▸ **EXTRACTED TEXT**
Cayman Islands Taxation

          The Cayman Islands currently levies no taxes on individuals or corporations based upon profits, income, gains or appreciation and there is no taxation in the nature of inheritance tax or estate duty. There are no other taxes likely to be material to the Company levied by the Government of the Cayman Islands except for stamp duties which may be applicable on instruments executed in, or brought within the jurisdiction of the Cayman Islands. The Cayman Islands is not party to any double tax treaties. There are no exchange control regulations or currency restrictions in the Cayman Islands.

United States Federal Income Taxation

          In the opinion of Latham & Watkins LLP, the following discussion describes the material U.S. federal income tax consequences under present law of an investment in the ADSs or ordinary shares. This discussion applies only to U.S. Holders (as defined below) that hold the ADSs or ordinary shares as capital assets and that have the U.S. dollar as their functional currency. This discussion is based on the tax laws of the United States as in effect on the date of this Registration Statement and on U.S. Treasury regulations in effect or, in some cases, proposed, as of the date of this Registration Statement, as well as judicial and administrative interpretations thereof available on or before such date. All of the foregoing authorities are subject to change, which change could apply retroactively and could affect the tax consequences described below.

▸ **TO DO**
A) Copy the tax passage starting with "In the opinion" and going on through "consequences described below.", swapping "Registration Statement" for "Prospectus".
B) According to the tax passage, what are the bases on which the Cayman Islands levies no taxes on individuals or corporations?
The data that comes next has nothing to do with the tax passage.

▸ **PROVIDED MATERIAL**
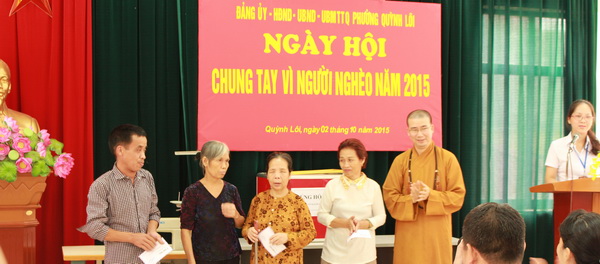 Chung tay vì người nghèo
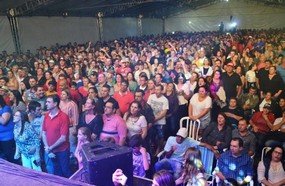 Sucesso de público no primeiro dia de Expo Ipira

▸ **SOLUTION LIST**
A)
In the opinion of Latham & Watkins LLP, the following discussion describes the material U.S. federal income tax consequences under present law of an investment in the ADSs or ordinary shares. This discussion applies only to U.S. Holders (as defined below) that hold the ADSs or ordinary shares as capital assets and that have the U.S. dollar as their functional currency. This discussion is based on the tax laws of the United States as in effect on the date of this Prospectus and on U.S. Treasury regulations in effect or, in some cases, proposed, as of the date of this Prospectus, as well as judicial and administrative interpretations thereof available on or before such date. All of the foregoing authorities are subject to change, which change could apply retroactively and could affect the tax consequences described below.

B)
- profits
- income
- gains
- appreciation